Industry Must Tackle IPv4 Depletion
The IT industry has ignored the availability of IPv6 addresses for too long at the risk of adding unnecessary risk and complexity to internet architectures, says Axel Pawlik, managing director of RIPE NCC.
The Réseaux IP Européens Network Coordination Centre (RIPE NCC) is the Regional Internet Registry (RIR) for Europe, the Middle East and parts of Central Asia. It is a not-for-profit 6,000-strong member organisation, made up of Internet Service Providers (ISPs), telecommunication organisations, educational institutions, governments, regulators and large corporations.
Based in Amsterdam, RIPE NCC was recently accused of turning a blind eye to e-crime by Andy Auld, head of intelligence for the UK’s Serious Organised Crime Agency (SOCA) – an accusation the registrar strenuously denies. Earlier this year, its managing director spoke to eWEEK Europe on a different – and potentially more serious – issue: the depletion of IP4 addresses.
Pawlik said: “RIPE is a community of people responsible for ensuring the administrative and technical co-ordination necessary to enable the operation of the internet. The community formulates the policies and frameworks that govern the way that IP networks are operated and is an open and transparent facilitator of the coordination of IP address registration and related technology.

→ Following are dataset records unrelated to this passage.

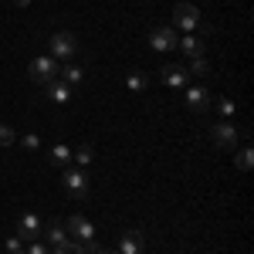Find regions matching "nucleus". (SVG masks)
Wrapping results in <instances>:
<instances>
[{
  "label": "nucleus",
  "instance_id": "f257e3e1",
  "mask_svg": "<svg viewBox=\"0 0 254 254\" xmlns=\"http://www.w3.org/2000/svg\"><path fill=\"white\" fill-rule=\"evenodd\" d=\"M58 58H51V55H41V58H34L31 64H27V75H31V81L34 85H48L51 78H58Z\"/></svg>",
  "mask_w": 254,
  "mask_h": 254
},
{
  "label": "nucleus",
  "instance_id": "f03ea898",
  "mask_svg": "<svg viewBox=\"0 0 254 254\" xmlns=\"http://www.w3.org/2000/svg\"><path fill=\"white\" fill-rule=\"evenodd\" d=\"M64 193L75 196V200H85L88 196V173L85 170H75V166H64Z\"/></svg>",
  "mask_w": 254,
  "mask_h": 254
},
{
  "label": "nucleus",
  "instance_id": "7ed1b4c3",
  "mask_svg": "<svg viewBox=\"0 0 254 254\" xmlns=\"http://www.w3.org/2000/svg\"><path fill=\"white\" fill-rule=\"evenodd\" d=\"M48 48H51V58H75L78 55V38L71 31H58Z\"/></svg>",
  "mask_w": 254,
  "mask_h": 254
},
{
  "label": "nucleus",
  "instance_id": "20e7f679",
  "mask_svg": "<svg viewBox=\"0 0 254 254\" xmlns=\"http://www.w3.org/2000/svg\"><path fill=\"white\" fill-rule=\"evenodd\" d=\"M64 231H68V237H78L81 244H88V241H95V224L88 220V217H68V224H64Z\"/></svg>",
  "mask_w": 254,
  "mask_h": 254
},
{
  "label": "nucleus",
  "instance_id": "39448f33",
  "mask_svg": "<svg viewBox=\"0 0 254 254\" xmlns=\"http://www.w3.org/2000/svg\"><path fill=\"white\" fill-rule=\"evenodd\" d=\"M237 139H241V132H237L231 122H217L214 129H210V142H214L217 149H234Z\"/></svg>",
  "mask_w": 254,
  "mask_h": 254
},
{
  "label": "nucleus",
  "instance_id": "423d86ee",
  "mask_svg": "<svg viewBox=\"0 0 254 254\" xmlns=\"http://www.w3.org/2000/svg\"><path fill=\"white\" fill-rule=\"evenodd\" d=\"M173 20L183 27V31H196V27H200V10H196L193 3L183 0V3H176V7H173Z\"/></svg>",
  "mask_w": 254,
  "mask_h": 254
},
{
  "label": "nucleus",
  "instance_id": "0eeeda50",
  "mask_svg": "<svg viewBox=\"0 0 254 254\" xmlns=\"http://www.w3.org/2000/svg\"><path fill=\"white\" fill-rule=\"evenodd\" d=\"M149 44H153V51H173L180 44V34L173 27H153L149 31Z\"/></svg>",
  "mask_w": 254,
  "mask_h": 254
},
{
  "label": "nucleus",
  "instance_id": "6e6552de",
  "mask_svg": "<svg viewBox=\"0 0 254 254\" xmlns=\"http://www.w3.org/2000/svg\"><path fill=\"white\" fill-rule=\"evenodd\" d=\"M187 109H190V112H207V109H210V92H207V85H190V88H187Z\"/></svg>",
  "mask_w": 254,
  "mask_h": 254
},
{
  "label": "nucleus",
  "instance_id": "1a4fd4ad",
  "mask_svg": "<svg viewBox=\"0 0 254 254\" xmlns=\"http://www.w3.org/2000/svg\"><path fill=\"white\" fill-rule=\"evenodd\" d=\"M159 78L166 81L170 88H187V85H190V75H187V68H183V64H163Z\"/></svg>",
  "mask_w": 254,
  "mask_h": 254
},
{
  "label": "nucleus",
  "instance_id": "9d476101",
  "mask_svg": "<svg viewBox=\"0 0 254 254\" xmlns=\"http://www.w3.org/2000/svg\"><path fill=\"white\" fill-rule=\"evenodd\" d=\"M41 234H44V224H41V217L27 210V214L20 217V224H17V237H31V241H38Z\"/></svg>",
  "mask_w": 254,
  "mask_h": 254
},
{
  "label": "nucleus",
  "instance_id": "9b49d317",
  "mask_svg": "<svg viewBox=\"0 0 254 254\" xmlns=\"http://www.w3.org/2000/svg\"><path fill=\"white\" fill-rule=\"evenodd\" d=\"M187 58H203V48H207V38L203 34H187V38H180V44H176Z\"/></svg>",
  "mask_w": 254,
  "mask_h": 254
},
{
  "label": "nucleus",
  "instance_id": "f8f14e48",
  "mask_svg": "<svg viewBox=\"0 0 254 254\" xmlns=\"http://www.w3.org/2000/svg\"><path fill=\"white\" fill-rule=\"evenodd\" d=\"M142 248H146L142 231H126L122 241H119V254H142Z\"/></svg>",
  "mask_w": 254,
  "mask_h": 254
},
{
  "label": "nucleus",
  "instance_id": "ddd939ff",
  "mask_svg": "<svg viewBox=\"0 0 254 254\" xmlns=\"http://www.w3.org/2000/svg\"><path fill=\"white\" fill-rule=\"evenodd\" d=\"M44 95L51 98V102H61V105H64V102H71V85L61 81V78H51L44 85Z\"/></svg>",
  "mask_w": 254,
  "mask_h": 254
},
{
  "label": "nucleus",
  "instance_id": "4468645a",
  "mask_svg": "<svg viewBox=\"0 0 254 254\" xmlns=\"http://www.w3.org/2000/svg\"><path fill=\"white\" fill-rule=\"evenodd\" d=\"M41 237H44V241H51L55 248H64V244L71 241V237H68V231H64V224H58V220H55V224H48V231H44Z\"/></svg>",
  "mask_w": 254,
  "mask_h": 254
},
{
  "label": "nucleus",
  "instance_id": "2eb2a0df",
  "mask_svg": "<svg viewBox=\"0 0 254 254\" xmlns=\"http://www.w3.org/2000/svg\"><path fill=\"white\" fill-rule=\"evenodd\" d=\"M234 166L241 170V173H248V170L254 166V149H251V146H241V149H237V156H234Z\"/></svg>",
  "mask_w": 254,
  "mask_h": 254
},
{
  "label": "nucleus",
  "instance_id": "dca6fc26",
  "mask_svg": "<svg viewBox=\"0 0 254 254\" xmlns=\"http://www.w3.org/2000/svg\"><path fill=\"white\" fill-rule=\"evenodd\" d=\"M58 78H61V81H68V85L75 88V85H81L85 71H81V68H75V64H64V68H58Z\"/></svg>",
  "mask_w": 254,
  "mask_h": 254
},
{
  "label": "nucleus",
  "instance_id": "f3484780",
  "mask_svg": "<svg viewBox=\"0 0 254 254\" xmlns=\"http://www.w3.org/2000/svg\"><path fill=\"white\" fill-rule=\"evenodd\" d=\"M51 163H55V166H71V149H68L64 142H58V146L51 149Z\"/></svg>",
  "mask_w": 254,
  "mask_h": 254
},
{
  "label": "nucleus",
  "instance_id": "a211bd4d",
  "mask_svg": "<svg viewBox=\"0 0 254 254\" xmlns=\"http://www.w3.org/2000/svg\"><path fill=\"white\" fill-rule=\"evenodd\" d=\"M187 75H196V78L210 75V61H207V58H193V64L187 68Z\"/></svg>",
  "mask_w": 254,
  "mask_h": 254
},
{
  "label": "nucleus",
  "instance_id": "6ab92c4d",
  "mask_svg": "<svg viewBox=\"0 0 254 254\" xmlns=\"http://www.w3.org/2000/svg\"><path fill=\"white\" fill-rule=\"evenodd\" d=\"M126 88H129V92H142V88H146V75H142V71L126 75Z\"/></svg>",
  "mask_w": 254,
  "mask_h": 254
},
{
  "label": "nucleus",
  "instance_id": "aec40b11",
  "mask_svg": "<svg viewBox=\"0 0 254 254\" xmlns=\"http://www.w3.org/2000/svg\"><path fill=\"white\" fill-rule=\"evenodd\" d=\"M95 159V153H92V146H81L78 153H71V163H78V166H88Z\"/></svg>",
  "mask_w": 254,
  "mask_h": 254
},
{
  "label": "nucleus",
  "instance_id": "412c9836",
  "mask_svg": "<svg viewBox=\"0 0 254 254\" xmlns=\"http://www.w3.org/2000/svg\"><path fill=\"white\" fill-rule=\"evenodd\" d=\"M14 142H17V132H14L7 122H0V146L7 149V146H14Z\"/></svg>",
  "mask_w": 254,
  "mask_h": 254
},
{
  "label": "nucleus",
  "instance_id": "4be33fe9",
  "mask_svg": "<svg viewBox=\"0 0 254 254\" xmlns=\"http://www.w3.org/2000/svg\"><path fill=\"white\" fill-rule=\"evenodd\" d=\"M7 254H24V244H20V237H7Z\"/></svg>",
  "mask_w": 254,
  "mask_h": 254
},
{
  "label": "nucleus",
  "instance_id": "5701e85b",
  "mask_svg": "<svg viewBox=\"0 0 254 254\" xmlns=\"http://www.w3.org/2000/svg\"><path fill=\"white\" fill-rule=\"evenodd\" d=\"M64 251H68V254H88V248H85L81 241H68V244H64Z\"/></svg>",
  "mask_w": 254,
  "mask_h": 254
},
{
  "label": "nucleus",
  "instance_id": "b1692460",
  "mask_svg": "<svg viewBox=\"0 0 254 254\" xmlns=\"http://www.w3.org/2000/svg\"><path fill=\"white\" fill-rule=\"evenodd\" d=\"M24 254H51V251H48V244H41V241H31V248H27Z\"/></svg>",
  "mask_w": 254,
  "mask_h": 254
},
{
  "label": "nucleus",
  "instance_id": "393cba45",
  "mask_svg": "<svg viewBox=\"0 0 254 254\" xmlns=\"http://www.w3.org/2000/svg\"><path fill=\"white\" fill-rule=\"evenodd\" d=\"M24 149H41V139L34 136V132H27V136H24Z\"/></svg>",
  "mask_w": 254,
  "mask_h": 254
},
{
  "label": "nucleus",
  "instance_id": "a878e982",
  "mask_svg": "<svg viewBox=\"0 0 254 254\" xmlns=\"http://www.w3.org/2000/svg\"><path fill=\"white\" fill-rule=\"evenodd\" d=\"M220 112H224V116H234V102H231V98H220Z\"/></svg>",
  "mask_w": 254,
  "mask_h": 254
},
{
  "label": "nucleus",
  "instance_id": "bb28decb",
  "mask_svg": "<svg viewBox=\"0 0 254 254\" xmlns=\"http://www.w3.org/2000/svg\"><path fill=\"white\" fill-rule=\"evenodd\" d=\"M92 254H119V251H109V248H95Z\"/></svg>",
  "mask_w": 254,
  "mask_h": 254
},
{
  "label": "nucleus",
  "instance_id": "cd10ccee",
  "mask_svg": "<svg viewBox=\"0 0 254 254\" xmlns=\"http://www.w3.org/2000/svg\"><path fill=\"white\" fill-rule=\"evenodd\" d=\"M14 3H17V7H31V0H14Z\"/></svg>",
  "mask_w": 254,
  "mask_h": 254
},
{
  "label": "nucleus",
  "instance_id": "c85d7f7f",
  "mask_svg": "<svg viewBox=\"0 0 254 254\" xmlns=\"http://www.w3.org/2000/svg\"><path fill=\"white\" fill-rule=\"evenodd\" d=\"M51 254H68V251H64V248H55V251H51Z\"/></svg>",
  "mask_w": 254,
  "mask_h": 254
}]
</instances>
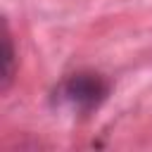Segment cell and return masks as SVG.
I'll return each mask as SVG.
<instances>
[{"label":"cell","mask_w":152,"mask_h":152,"mask_svg":"<svg viewBox=\"0 0 152 152\" xmlns=\"http://www.w3.org/2000/svg\"><path fill=\"white\" fill-rule=\"evenodd\" d=\"M62 95L74 109L90 112L100 107L109 95V81L97 71H76L64 81Z\"/></svg>","instance_id":"1"},{"label":"cell","mask_w":152,"mask_h":152,"mask_svg":"<svg viewBox=\"0 0 152 152\" xmlns=\"http://www.w3.org/2000/svg\"><path fill=\"white\" fill-rule=\"evenodd\" d=\"M14 76V48H12V36L5 26V38H2V90L10 88Z\"/></svg>","instance_id":"2"}]
</instances>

We barely have anything to do with domain names, as opposed to the likes of [UK domain name registry] nominet, but rather, we look after the technology infrastructure, such as operating the k-root server, one of the world’s 13 root name servers and we operate reverse DNS [domain name server] for the IP address space allocated in the RIPE region. Additionally, we also provide secondary DNS for some of the smaller, less developed country-code top level domains.”
End of the line for IP version 4?
The RIPE NCC head explained how the fourth revision in the development of the internet protocol (IP), published in 1981, has been in use since “the beginning of the internet”. But, addressing the registry’s main ongoing concern, he said: “We knew we’d run out [of IPv4 addresses]”.

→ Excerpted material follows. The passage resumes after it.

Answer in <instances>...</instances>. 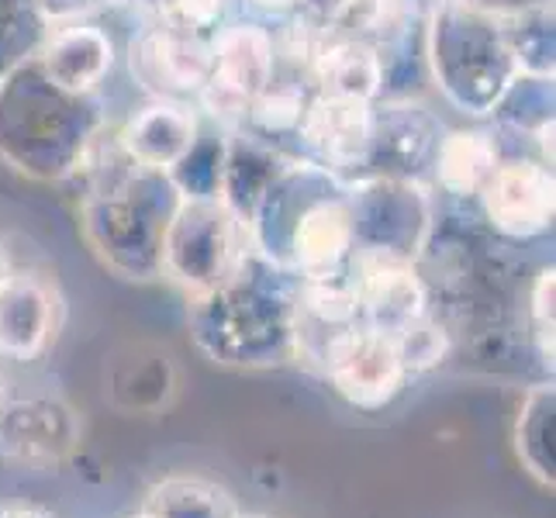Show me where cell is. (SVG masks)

“The first scare was in the very early ‘90s, where classful addressing in use at the time meant that class B and C address blocks were given out in a quite wasteful way,” he added, referring to the three ranges of address reserved for private networks. Of the approximately four billion IPv4 addresses in use, these addresses are not routable outside of private networks without network address translation.
“So the community got together to ask how we could improve on the network architecture and slow the growth of routing tables and use of IPv4 addresses, introducing classless inter-domain routing [in 1993],” he continued.
Classless inter-domain routing (CIDR) does not allocate address space to ISPs and end users on 8-bit segments, but on any address bit boundary, he explained: “Networks can be really small or really big.”
But the internet has grown dramatically and the pool of available IPv4 addresses is still running out, he said: “IANA has said it will run out of numbers it can delegate to the RIRs on 9 June 2011, and we’re guessing those last blocks will run out for us around St. Patrick’s Day, 17 March 2012. After that, we can’t give out IPv4 addresses, unless maybe some are returned to us.”